It’s time to regulate private animal rescue sanctuaries.
The events surrounding the demise of the Alternate Animal Sanctuary in Lincolnshire demonstrates the urgent need to regulate such enterprises and shows there are instances when animals need protection from their saviours. The situation began with a lady who found she “could not say no” – a common weakness with some animal rescuers, and ended with three police raids over a period of eight months and hundreds of animals removed for their own safety and well being. And this at a great cost of time and money to the Police, other animal charities and local authorities. This kind of scenario is being played out commonly in the UK and around the world.
The sanctuary owner was in self denial and unable to understand that she was doing anything wrong and maintained she was not to blame. In many respects this was very true. Much of the blame rests with the animal owners who dumped the animals on this obviously vulnerable lady and those who helped and encouraged her to turn her collection into a registered charity which she was clearly unable to manage.
It also pinpoints what happens to many unwanted animals that have been refused under selective intake policies by other major charities because of their age, illness and behavioural problems. More on selective intake policies.
And most of all, it highlights the lack of powers the local authorities, the police and the Charity Commission have in the UK to regulate or close down such mismanaged premises when it all goes wrong.
The Alternate Animal Sanctuary was visited, or raided as the media like to call it, on three occasions between May 2019 and January 2020 and hundreds of animals removed including dogs, cats, horses and pigs. Three dead cats and a half cremated dog were found. The owner’s comments to the media regarding the dead cats and dog regrettably demonstrates the misguided nature and the state of mind of the sanctuary owner.
“I knew some cats had died but couldn’t find them due to the large size of the enclosure and I wanted help to “catch-up” on the cleaning. I did look, but I clearly didn’t look hard enough. The RSPCA did find three cats and that clearly does not look good, but it was an exceptional case, not run of the mill.”
“Because I don’t get any help, when one of the big dogs died, I didn’t have anybody to help me lift her in the car so all I could do was try to incinerate her, I wasn’t very happy about and it made me feel quite sick, but it seemed the better of two things to do. But obviously I hadn’t made a very good job of it”.
“I don’t go looking for the animals people come to me as a last resort.”

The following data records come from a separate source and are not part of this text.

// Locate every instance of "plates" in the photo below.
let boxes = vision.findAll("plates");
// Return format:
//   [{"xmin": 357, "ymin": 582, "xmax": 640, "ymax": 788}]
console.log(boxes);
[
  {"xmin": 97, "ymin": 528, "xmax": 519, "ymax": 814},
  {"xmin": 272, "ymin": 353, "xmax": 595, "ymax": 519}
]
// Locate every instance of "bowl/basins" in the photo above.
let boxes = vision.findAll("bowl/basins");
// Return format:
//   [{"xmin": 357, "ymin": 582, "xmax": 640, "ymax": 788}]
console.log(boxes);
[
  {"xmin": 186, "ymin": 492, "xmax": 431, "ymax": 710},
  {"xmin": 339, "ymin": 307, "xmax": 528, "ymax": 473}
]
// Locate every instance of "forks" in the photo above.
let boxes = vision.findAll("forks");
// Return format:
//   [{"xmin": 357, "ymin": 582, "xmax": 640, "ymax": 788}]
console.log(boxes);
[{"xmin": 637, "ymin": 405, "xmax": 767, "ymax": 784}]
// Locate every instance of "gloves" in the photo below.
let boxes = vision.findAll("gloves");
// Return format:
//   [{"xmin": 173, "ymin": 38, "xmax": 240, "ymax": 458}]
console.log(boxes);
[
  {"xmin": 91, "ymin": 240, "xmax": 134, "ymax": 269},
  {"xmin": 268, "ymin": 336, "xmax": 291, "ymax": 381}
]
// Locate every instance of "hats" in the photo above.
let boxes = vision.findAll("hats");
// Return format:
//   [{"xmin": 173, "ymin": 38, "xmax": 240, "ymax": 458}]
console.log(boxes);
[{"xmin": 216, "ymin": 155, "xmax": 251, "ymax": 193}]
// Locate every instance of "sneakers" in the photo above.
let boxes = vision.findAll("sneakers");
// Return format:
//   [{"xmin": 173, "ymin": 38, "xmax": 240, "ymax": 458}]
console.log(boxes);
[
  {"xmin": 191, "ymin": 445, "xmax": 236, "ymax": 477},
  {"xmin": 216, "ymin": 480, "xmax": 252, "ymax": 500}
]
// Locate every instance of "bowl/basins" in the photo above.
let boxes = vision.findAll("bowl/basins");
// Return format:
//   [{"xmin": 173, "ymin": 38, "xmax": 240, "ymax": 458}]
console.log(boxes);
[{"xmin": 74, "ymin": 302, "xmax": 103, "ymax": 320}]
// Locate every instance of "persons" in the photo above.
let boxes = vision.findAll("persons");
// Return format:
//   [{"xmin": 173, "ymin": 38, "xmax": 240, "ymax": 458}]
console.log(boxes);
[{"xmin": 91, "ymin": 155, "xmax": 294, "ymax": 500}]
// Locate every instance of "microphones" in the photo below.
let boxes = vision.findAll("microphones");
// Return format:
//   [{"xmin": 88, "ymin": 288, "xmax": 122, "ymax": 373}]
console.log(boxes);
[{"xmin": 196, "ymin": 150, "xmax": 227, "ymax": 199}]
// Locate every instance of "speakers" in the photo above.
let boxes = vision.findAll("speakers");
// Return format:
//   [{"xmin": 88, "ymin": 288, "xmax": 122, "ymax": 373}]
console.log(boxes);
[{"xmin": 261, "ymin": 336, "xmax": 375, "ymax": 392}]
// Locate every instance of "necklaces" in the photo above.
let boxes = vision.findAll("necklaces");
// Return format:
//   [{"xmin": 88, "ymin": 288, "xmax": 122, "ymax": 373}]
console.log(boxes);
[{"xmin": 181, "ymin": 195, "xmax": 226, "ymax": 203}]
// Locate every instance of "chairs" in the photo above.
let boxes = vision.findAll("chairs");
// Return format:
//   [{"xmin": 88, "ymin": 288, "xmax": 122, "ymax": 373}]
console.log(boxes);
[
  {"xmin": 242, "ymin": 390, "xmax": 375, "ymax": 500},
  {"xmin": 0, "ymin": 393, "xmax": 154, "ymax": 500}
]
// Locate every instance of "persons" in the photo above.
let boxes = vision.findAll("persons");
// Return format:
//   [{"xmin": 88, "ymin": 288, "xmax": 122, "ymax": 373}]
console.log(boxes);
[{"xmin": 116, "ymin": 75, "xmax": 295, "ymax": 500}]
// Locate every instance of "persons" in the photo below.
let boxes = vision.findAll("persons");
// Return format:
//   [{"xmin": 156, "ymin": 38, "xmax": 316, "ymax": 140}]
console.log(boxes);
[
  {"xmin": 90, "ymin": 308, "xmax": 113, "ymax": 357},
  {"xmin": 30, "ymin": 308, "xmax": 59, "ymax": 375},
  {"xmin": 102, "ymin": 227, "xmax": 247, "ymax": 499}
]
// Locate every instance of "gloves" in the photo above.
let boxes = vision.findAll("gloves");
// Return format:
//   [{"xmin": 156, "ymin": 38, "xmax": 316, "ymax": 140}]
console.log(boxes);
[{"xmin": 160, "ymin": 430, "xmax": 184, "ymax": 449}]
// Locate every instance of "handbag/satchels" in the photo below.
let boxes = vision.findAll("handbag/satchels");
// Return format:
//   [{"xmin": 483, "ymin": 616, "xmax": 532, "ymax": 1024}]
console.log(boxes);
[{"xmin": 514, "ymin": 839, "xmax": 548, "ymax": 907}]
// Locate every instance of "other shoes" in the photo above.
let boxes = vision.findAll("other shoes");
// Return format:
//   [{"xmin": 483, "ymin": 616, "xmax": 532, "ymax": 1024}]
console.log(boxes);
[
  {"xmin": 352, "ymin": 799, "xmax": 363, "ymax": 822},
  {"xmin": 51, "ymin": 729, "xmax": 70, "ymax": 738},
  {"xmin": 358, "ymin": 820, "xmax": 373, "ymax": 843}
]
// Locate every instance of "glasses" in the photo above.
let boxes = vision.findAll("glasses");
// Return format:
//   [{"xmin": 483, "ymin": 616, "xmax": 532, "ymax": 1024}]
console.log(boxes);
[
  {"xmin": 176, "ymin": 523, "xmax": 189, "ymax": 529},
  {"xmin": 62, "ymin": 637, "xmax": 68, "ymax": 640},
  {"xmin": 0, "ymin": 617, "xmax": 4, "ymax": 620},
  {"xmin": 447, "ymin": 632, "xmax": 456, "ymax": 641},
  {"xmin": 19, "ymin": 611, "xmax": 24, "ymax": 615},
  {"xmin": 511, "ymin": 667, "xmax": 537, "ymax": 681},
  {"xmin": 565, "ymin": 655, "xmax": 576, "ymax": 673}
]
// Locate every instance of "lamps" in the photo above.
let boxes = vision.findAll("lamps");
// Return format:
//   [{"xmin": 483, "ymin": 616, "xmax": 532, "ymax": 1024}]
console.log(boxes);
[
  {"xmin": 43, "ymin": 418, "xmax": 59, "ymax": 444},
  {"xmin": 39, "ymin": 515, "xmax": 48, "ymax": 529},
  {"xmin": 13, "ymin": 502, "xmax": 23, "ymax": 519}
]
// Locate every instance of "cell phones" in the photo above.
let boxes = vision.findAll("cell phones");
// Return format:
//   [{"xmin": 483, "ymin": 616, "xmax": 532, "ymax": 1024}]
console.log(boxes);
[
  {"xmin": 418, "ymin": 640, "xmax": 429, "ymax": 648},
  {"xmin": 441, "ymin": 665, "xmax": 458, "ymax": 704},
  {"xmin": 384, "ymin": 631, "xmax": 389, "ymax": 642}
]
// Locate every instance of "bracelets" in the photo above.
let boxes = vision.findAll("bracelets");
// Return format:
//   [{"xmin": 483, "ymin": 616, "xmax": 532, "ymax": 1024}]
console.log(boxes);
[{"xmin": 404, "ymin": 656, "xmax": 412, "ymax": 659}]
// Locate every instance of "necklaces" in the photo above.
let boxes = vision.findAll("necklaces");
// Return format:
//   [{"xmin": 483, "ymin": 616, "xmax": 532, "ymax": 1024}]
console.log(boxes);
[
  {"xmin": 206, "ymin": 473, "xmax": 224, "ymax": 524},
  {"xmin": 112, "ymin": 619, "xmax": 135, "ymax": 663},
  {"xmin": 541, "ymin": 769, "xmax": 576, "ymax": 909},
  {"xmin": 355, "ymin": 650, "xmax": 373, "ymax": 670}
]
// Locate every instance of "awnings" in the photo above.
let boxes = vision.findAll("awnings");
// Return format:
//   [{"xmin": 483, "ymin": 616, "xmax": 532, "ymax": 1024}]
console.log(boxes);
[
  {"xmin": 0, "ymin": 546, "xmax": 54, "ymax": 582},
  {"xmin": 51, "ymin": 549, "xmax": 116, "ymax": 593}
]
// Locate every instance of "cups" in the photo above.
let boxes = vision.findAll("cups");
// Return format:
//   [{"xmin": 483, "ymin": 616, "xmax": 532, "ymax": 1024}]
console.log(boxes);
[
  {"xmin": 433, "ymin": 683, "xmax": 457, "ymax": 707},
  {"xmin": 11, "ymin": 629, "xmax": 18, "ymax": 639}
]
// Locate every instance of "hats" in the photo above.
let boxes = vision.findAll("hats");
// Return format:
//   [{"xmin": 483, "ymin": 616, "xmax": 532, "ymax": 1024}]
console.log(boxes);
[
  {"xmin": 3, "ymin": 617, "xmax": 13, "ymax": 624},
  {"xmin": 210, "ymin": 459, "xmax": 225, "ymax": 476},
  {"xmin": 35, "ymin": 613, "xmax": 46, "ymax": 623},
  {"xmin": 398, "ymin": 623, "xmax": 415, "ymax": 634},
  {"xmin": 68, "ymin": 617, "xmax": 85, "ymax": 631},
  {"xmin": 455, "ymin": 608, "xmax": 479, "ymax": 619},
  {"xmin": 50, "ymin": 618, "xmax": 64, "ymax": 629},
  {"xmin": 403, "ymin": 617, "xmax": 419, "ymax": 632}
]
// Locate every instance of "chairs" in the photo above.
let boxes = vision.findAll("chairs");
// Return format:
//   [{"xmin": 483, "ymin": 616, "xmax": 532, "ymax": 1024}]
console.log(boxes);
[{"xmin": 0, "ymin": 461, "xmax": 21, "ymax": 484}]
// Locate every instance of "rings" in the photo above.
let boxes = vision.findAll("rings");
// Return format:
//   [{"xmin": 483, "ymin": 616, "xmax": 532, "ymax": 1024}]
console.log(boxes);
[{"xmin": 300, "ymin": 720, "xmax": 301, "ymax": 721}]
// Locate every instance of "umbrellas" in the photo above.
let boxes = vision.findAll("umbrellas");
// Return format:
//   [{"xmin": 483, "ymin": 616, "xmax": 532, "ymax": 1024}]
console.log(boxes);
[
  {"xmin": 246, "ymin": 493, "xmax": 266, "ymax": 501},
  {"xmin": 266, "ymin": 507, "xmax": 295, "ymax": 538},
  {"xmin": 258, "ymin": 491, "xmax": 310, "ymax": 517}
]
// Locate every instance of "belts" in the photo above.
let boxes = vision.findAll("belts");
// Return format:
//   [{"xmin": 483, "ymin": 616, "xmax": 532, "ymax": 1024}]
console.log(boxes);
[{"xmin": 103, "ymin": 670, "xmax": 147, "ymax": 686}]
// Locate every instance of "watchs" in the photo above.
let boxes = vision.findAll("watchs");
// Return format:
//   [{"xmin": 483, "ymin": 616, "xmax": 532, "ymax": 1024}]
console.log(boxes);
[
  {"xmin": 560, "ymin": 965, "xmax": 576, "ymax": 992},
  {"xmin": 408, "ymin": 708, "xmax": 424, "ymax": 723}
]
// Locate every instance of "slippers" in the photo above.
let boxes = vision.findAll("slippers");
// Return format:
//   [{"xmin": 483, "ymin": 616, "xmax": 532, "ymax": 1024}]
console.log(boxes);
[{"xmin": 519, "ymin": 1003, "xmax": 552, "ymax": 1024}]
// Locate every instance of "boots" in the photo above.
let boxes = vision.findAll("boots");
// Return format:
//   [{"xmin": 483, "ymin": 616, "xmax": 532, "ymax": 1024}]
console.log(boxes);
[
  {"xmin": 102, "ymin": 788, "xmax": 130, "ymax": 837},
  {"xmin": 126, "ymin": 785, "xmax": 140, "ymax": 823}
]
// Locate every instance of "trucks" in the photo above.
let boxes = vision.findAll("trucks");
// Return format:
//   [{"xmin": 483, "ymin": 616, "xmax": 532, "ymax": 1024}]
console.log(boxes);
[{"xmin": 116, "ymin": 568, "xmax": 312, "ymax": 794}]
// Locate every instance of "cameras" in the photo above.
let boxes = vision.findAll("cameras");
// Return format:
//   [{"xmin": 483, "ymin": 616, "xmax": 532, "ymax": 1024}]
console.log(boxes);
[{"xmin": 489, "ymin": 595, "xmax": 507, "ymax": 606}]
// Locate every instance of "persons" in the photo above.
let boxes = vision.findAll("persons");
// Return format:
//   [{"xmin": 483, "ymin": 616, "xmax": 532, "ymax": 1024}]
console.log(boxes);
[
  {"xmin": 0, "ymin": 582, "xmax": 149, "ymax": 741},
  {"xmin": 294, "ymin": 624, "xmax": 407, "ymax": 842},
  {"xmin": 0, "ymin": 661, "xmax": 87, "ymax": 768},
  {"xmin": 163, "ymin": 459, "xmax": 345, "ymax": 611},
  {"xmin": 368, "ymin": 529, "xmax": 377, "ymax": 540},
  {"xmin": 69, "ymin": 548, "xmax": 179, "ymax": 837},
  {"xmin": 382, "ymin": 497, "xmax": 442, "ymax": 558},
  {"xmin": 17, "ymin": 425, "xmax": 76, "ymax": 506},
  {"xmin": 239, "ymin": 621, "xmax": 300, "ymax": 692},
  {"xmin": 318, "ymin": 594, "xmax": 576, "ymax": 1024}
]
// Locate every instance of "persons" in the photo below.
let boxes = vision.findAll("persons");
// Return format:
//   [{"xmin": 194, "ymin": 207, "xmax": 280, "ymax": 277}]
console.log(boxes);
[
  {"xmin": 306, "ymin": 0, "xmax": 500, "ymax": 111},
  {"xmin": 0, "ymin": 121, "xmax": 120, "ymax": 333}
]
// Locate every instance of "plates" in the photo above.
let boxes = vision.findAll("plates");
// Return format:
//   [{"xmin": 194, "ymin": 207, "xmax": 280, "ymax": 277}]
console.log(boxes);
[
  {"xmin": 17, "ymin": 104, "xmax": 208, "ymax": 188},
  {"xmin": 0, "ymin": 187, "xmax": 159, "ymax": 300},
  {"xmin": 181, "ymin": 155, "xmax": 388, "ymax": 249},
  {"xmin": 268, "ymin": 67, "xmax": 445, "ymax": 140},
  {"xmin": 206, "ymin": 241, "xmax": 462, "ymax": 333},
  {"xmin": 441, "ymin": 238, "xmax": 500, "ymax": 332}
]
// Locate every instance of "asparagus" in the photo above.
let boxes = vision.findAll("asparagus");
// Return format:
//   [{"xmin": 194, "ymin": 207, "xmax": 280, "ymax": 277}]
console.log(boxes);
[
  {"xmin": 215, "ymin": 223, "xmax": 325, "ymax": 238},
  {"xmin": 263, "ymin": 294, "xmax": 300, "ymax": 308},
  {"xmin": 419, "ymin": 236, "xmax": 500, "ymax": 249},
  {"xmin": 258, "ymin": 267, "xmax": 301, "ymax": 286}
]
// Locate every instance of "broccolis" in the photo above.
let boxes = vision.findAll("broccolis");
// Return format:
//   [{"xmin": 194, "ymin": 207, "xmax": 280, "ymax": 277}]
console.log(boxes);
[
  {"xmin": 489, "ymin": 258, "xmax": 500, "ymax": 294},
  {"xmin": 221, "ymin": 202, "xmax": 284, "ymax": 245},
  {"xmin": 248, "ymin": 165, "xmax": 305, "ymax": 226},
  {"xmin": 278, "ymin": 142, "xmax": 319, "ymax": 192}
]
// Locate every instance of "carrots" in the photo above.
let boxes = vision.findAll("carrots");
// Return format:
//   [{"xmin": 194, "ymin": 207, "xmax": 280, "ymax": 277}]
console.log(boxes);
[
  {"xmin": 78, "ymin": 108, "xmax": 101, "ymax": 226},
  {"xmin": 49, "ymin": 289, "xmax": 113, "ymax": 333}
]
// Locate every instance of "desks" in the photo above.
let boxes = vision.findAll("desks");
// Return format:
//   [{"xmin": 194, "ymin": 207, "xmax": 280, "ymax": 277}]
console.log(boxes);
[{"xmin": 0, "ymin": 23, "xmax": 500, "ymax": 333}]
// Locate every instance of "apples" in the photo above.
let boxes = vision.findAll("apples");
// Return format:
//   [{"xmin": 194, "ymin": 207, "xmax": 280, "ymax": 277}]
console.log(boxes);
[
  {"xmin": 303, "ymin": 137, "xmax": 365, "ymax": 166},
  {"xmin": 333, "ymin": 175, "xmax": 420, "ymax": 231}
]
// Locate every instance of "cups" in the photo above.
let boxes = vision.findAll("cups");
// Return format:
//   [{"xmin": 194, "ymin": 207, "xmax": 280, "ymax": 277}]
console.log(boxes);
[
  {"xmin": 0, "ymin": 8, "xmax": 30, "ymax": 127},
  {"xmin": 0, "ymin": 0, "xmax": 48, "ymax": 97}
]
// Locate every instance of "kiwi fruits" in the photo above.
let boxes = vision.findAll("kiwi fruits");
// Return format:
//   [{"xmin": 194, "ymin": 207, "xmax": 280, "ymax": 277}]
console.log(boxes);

The sanctuary appears to have been operated by just one woman, with little or no help, “caring” for an alleged 400 animals and had a certain notoriety in the local area being well known as a dumping ground for unwanted animals “that no one else was prepared to take” and “I could never refuse to take”.
It had come to the attention of the media before any raids took place, but they were more interested in making the owner a celebrity with the Sun newspaper declaring her a pet lover for having 106 dogs in her house. A TV channel 5 documentary “The Woman With 106 Dogs” included a piece on her and other animal obsessives, but the media seemed to be celebrating their eccentricity rather than the harm they were doing to the animals.
Charity Commission steps in.
The charity was registered in 2013 and due to mismanagement the charity’s auditors were unable to properly audit and provide the Commission with the legally required annual financial records. Incredibly what charity accounts there were, indicated that over £1 million was being raised annually through a third party fundraising agency, but little of the money was being received by the sanctuary and it was in debt. The agency was taking 70% of the donations for fund raising initiatives.
The Charity Commission belatedly began investigating the charity for financial irregularities in November 2016 with a Statutory Inquiry beginning in March 2017, and interim managers were appointed by the Commission in 2019. Meanwhile the sanctuary continued operating with the owner taking in more animals to fill the places of those taken away.
The Commission stated that they had: “serious concerns about the charity’s apparent over-reliance on the agency and the rate of return to the charity.
The Commission is concerned that the public is unaware of the proportion of donations that is consumed by the costs and fees associated with the agreement against what is used on caring for abandoned and neglected animals”.England & Wales Charity Commission
Word was also going out on some social media sites from concerned animal lovers and potential donors who were receiving “begging letters” from the fundraising agency seeking money on behalf of the sanctuary. They began to question what was happening to the donated money.
Losing their rationale.
The sad fact is that the owner’s rescue efforts were probably well intentioned at first and she may have genuinely believed she had the first interests of the animals at heart, but had become totally out of her depth and blinkered to the state they were being kept in.
Operating sanctuaries where animals are kept for life without the chance of rehoming need a firm hand at the helm and there is a fine line between true altruism and hoarding. There has to be limit for the sake of the animals involved in order to prevent the saviour from causing the suffering everyone is attempting to avoid. Many animal lovers unfortunately lose their rationale along the way through pressure and anxiety and it can all end in tears for the saviour as well as the saved.
But the stress and anguish to the animals when they must be removed for their own safety is the most tragic consequence of it all. This needs to change – and soon.